[À compléter]
1. Énumérez toutes les sociétés auprès desquelles le géologue présenté dans l'article exerce comme consultant.
2. Réécrivez le passage de l'article allant de « Ce jeudi 14 » jusqu'à « cette interview exclusive. » inclus, en rebaptisant « COP 28 » en « COP 29 ».

[Extrait du texte]
++++++
Pr Allialy Marc Ephrem : « 35% des roches qui peuvent contenir de l’or en Afrique de l’Ouest sont en Côte d’Ivoire ! »
Ainsi, l’interprétation des résultats de leurs travaux leur permet d’émettre des hypothèses et de trouver des solutions concrètes à un problème donné, voire constaté. Explorateur de la Terre, historien et prophète de son évolution, des volumes escomptés d’une mine à la prévision d’un tremblement de terre et de son impact, le dénouement de nombreux enjeux du XXI siècle, tels que la gestion des crues, des déchets ménagers et industriels, des ressources énergétiques… dépend de leur expertise.
Auteur de multiples publications scientifiques dans plusieurs revues spécialisées, Allialy Marc Ephrem est Enseignant-Chercheur. Spécialiste des Kimberlites (roches mères des pierres précieuses) et du Diamant en Afrique, il est Professeur titulaire à l’UFR des Sciences de la Terre et des Ressources Minières (STRM) de l’Université Félix Houphouet Boigny d’Abidjan, Côte d’Ivoire. Consultant Géologue Sénior auprès de Geomining SARL, RANGOLD COMINOR et O’Digital Expertise, il est, depuis plus d’un an maintenant, Coordonnateur du Projet FONSTI N° 33 Diamant de Tortiya.
Ce jeudi 14 décembre 2023, il a été promu au grade de Professeur titulaire de Géologie des Universités du CAMES, le Conseil Africain et Malgache pour l’Enseignement Supérieur, dont le label est reconnu dans 19 pays en Afrique de l’Ouest, Centrale, dans la Région des Grands Lacs, dans l’Océan Indien et bien au-delà. Aux lendemains de la COP 28, cet Ivoirien, qui appartient au cercle très restreint des géologues Africains, a accepté de répondre à ces quelques questions. Son métier, ses domaines d’intervention… infrastructures, secteur des mines et de l’énergie en Côte d’Ivoire… Il partage son expérience et son point de vue sur un monde qui change dans cette interview exclusive.
K.K.L. : Bonjour Pr Allialy Marc Ephrem et merci d’avoir bien voulu accepter de répondre à mes questions. Tout d’abord, pouvez-vous nous définir la géologie, dans vos propres mots ?
++++++
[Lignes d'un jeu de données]
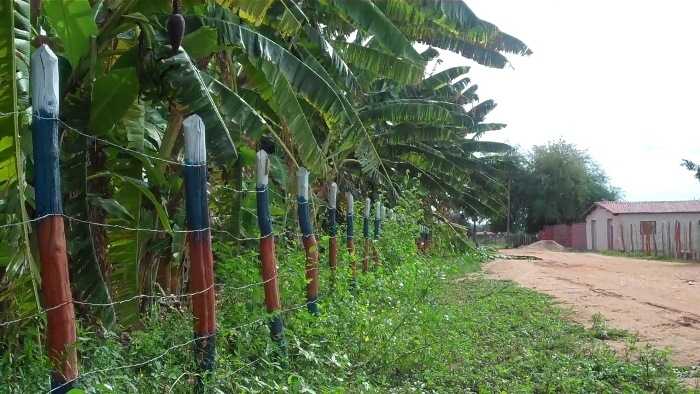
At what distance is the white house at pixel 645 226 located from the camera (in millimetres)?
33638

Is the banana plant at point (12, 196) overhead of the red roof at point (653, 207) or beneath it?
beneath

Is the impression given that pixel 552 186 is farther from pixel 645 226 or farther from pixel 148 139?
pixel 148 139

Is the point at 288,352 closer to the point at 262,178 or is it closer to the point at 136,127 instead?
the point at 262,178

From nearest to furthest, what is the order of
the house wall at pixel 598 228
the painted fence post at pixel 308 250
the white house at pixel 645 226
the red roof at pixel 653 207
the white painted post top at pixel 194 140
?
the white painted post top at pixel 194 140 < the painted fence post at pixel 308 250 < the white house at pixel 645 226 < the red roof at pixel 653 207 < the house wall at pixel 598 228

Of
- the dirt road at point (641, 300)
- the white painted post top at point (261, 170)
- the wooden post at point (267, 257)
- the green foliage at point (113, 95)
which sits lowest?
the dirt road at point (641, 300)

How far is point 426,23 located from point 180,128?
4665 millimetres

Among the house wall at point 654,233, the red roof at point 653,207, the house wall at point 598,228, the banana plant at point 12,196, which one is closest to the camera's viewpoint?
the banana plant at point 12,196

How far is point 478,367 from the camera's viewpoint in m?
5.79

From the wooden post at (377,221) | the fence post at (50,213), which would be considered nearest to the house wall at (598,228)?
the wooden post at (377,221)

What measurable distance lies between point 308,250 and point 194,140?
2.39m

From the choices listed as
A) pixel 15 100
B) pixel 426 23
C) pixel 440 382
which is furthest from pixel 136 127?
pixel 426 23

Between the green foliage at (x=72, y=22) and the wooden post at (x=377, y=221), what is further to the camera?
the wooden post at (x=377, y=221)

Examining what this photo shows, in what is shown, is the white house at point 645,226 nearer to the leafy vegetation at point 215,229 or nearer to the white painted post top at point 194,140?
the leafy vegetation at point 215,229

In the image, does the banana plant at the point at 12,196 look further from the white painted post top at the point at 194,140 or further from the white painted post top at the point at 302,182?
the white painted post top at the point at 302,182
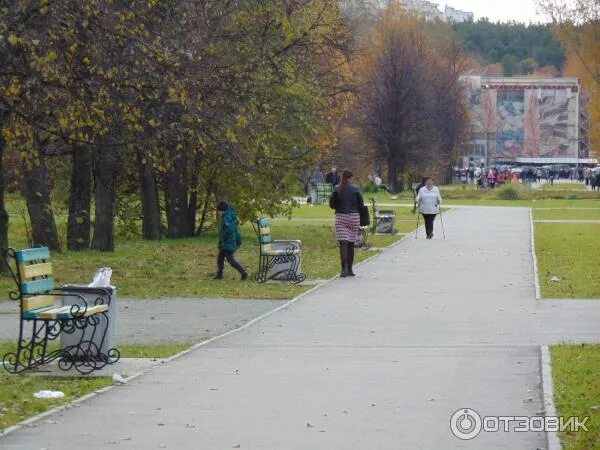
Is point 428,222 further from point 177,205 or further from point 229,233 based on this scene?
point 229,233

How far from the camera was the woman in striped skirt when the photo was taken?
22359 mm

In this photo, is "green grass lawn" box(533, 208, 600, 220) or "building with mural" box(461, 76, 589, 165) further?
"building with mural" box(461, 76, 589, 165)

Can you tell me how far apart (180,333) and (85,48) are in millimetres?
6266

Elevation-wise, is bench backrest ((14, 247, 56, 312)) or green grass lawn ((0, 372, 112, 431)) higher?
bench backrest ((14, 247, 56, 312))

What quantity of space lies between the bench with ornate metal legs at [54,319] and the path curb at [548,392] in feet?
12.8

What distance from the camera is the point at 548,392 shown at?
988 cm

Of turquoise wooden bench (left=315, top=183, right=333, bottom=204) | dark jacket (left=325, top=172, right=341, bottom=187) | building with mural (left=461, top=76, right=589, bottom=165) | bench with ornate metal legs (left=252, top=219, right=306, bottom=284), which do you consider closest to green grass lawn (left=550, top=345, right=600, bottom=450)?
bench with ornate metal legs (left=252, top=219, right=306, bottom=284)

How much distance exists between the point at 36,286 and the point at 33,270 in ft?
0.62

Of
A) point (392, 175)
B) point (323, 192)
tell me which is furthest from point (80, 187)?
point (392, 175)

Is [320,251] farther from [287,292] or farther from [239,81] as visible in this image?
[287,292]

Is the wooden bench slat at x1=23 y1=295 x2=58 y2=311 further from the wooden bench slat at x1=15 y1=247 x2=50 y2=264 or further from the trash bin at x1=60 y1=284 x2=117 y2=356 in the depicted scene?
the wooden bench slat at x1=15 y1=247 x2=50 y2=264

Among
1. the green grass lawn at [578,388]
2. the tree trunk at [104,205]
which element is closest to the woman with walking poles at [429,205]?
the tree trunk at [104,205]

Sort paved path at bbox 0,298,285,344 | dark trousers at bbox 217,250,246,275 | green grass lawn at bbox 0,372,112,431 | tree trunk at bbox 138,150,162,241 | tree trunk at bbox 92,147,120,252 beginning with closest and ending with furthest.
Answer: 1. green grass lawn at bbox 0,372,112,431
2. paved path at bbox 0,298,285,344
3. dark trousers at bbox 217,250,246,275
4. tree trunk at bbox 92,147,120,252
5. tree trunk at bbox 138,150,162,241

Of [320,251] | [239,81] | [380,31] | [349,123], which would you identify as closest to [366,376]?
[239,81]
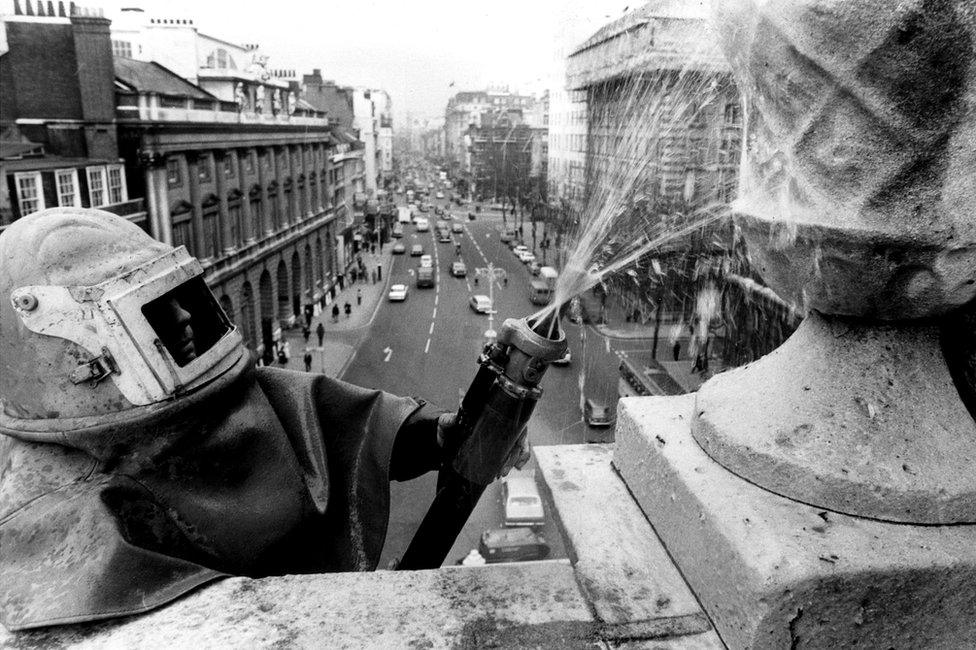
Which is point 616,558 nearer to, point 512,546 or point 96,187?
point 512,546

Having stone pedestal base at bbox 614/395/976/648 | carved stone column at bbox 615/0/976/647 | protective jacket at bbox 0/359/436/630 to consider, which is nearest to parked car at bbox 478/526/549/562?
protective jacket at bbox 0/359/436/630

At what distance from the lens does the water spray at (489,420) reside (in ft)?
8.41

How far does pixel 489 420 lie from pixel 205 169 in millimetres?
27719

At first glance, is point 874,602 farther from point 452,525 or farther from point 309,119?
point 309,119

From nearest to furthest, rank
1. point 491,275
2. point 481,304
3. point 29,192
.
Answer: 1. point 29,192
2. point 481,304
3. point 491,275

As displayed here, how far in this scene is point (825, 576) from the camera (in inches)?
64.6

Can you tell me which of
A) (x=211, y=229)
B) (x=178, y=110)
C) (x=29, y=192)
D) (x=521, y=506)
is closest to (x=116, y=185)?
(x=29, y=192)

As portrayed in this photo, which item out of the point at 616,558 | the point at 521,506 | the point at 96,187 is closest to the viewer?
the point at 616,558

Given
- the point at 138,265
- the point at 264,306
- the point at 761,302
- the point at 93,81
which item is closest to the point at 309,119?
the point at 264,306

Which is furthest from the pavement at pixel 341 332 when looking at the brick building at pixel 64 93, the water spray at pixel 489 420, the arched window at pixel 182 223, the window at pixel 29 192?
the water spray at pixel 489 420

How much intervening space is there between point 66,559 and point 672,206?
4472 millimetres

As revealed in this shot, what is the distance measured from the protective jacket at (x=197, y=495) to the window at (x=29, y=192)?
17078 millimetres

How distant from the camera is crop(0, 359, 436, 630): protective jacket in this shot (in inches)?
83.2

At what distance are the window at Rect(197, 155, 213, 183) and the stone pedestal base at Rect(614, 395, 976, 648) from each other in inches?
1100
++++++
[Résultats finaux]
1. Geomining SARL, RANGOLD COMINOR, O’Digital Expertise

2.
Ce jeudi 14 décembre 2023, il a été promu au grade de Professeur titulaire de Géologie des Universités du CAMES, le Conseil Africain et Malgache pour l’Enseignement Supérieur, dont le label est reconnu dans 19 pays en Afrique de l’Ouest, Centrale, dans la Région des Grands Lacs, dans l’Océan Indien et bien au-delà. Aux lendemains de la COP 29, cet Ivoirien, qui appartient au cercle très restreint des géologues Africains, a accepté de répondre à ces quelques questions. Son métier, ses domaines d’intervention… infrastructures, secteur des mines et de l’énergie en Côte d’Ivoire… Il partage son expérience et son point de vue sur un monde qui change dans cette interview exclusive.